# Rear speaker replacement for 93 Maxima GXE (non-bose)



## ichpen (Dec 19, 2004)

Hi,

After some initial frustration, managed to replace front speakers (though one isn't working) on a 93 Non-Bose maxima (I suspect wiring is gone somewhere but not a biggie).

Now I want to do the same for the rear deck. Did some searching but I'm getting conflicting material as to the actual size and suitability of aftermarket rear speakers (the old ones are on their way out). 

Had a look at crutchfield.com purely for information purposes and from what I've gathered 6.75 inch round speakers are the ones that don't need a special mounting kit.

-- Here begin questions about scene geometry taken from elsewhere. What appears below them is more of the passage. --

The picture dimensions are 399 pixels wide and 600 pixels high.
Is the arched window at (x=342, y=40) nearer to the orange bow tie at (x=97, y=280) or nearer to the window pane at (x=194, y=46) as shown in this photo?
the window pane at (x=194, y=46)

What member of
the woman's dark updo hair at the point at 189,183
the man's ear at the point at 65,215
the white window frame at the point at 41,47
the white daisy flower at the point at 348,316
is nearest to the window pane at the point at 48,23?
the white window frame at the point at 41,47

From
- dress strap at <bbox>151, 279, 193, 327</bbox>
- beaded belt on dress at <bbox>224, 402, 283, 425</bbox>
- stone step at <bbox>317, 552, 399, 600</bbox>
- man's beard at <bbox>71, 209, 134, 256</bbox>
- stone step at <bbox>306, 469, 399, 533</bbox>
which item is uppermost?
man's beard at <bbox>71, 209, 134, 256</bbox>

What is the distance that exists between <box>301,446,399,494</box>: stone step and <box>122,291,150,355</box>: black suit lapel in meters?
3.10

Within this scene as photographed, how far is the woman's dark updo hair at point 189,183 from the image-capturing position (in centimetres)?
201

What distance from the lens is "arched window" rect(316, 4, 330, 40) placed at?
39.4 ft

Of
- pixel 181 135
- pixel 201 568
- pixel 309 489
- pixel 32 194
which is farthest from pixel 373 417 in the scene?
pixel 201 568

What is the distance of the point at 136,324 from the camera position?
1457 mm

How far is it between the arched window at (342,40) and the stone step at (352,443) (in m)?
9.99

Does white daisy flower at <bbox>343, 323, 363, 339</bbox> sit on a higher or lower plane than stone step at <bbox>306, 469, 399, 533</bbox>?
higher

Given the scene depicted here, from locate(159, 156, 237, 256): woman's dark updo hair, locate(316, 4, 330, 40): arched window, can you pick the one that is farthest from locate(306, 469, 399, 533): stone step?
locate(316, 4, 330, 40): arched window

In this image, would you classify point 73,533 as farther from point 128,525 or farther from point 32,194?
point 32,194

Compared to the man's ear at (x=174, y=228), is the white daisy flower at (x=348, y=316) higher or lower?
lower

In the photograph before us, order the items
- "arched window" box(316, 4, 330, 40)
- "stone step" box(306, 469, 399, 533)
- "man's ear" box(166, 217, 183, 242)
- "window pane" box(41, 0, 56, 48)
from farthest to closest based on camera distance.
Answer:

I'd rather find drop in replacements off ebay.

Despite other websites stating that 6x9 should fit this car. So which one is it out of interest? Anyone have a specific speaker model (looking cheap) that I can simply drop-in? 

Also connector wise, any connector adapters or do I have to splice wiring again (as I did for the fronts)??

Thanks in advance for any info.


----------



## royson345 (Jan 14, 2005)

I've heard that any aftermarket 6x9 speakers will work in your Max, but I'm not so sure about that. The Bose systems have wierd mounting configurations so it will cause you trouble with adding aftermarket speakers.

But, you don't have a Bose system (lucky you!) so basically find some 6x9's you like and throw them in there. Any connector should work.


----------



## Matt93SE (Sep 17, 2003)

the rear speakers use a 6.5S (oversize 6.5") IIRC, but you can replace them with anything up to a 6x9. you just have to be willing to do a bit of cutting back there, but it's not a problem to get them in.

and yes, you'll have to chop on a few connectors as well, but that's no big deal. few 1/4" quick connect terminals and a $5 pair of wire crimpers and you're set.


----------



## generation3 (Jan 16, 2005)

Matt93SE what he said. I havea 93GXE with Active Speaker and I replaced them with 6.5


----------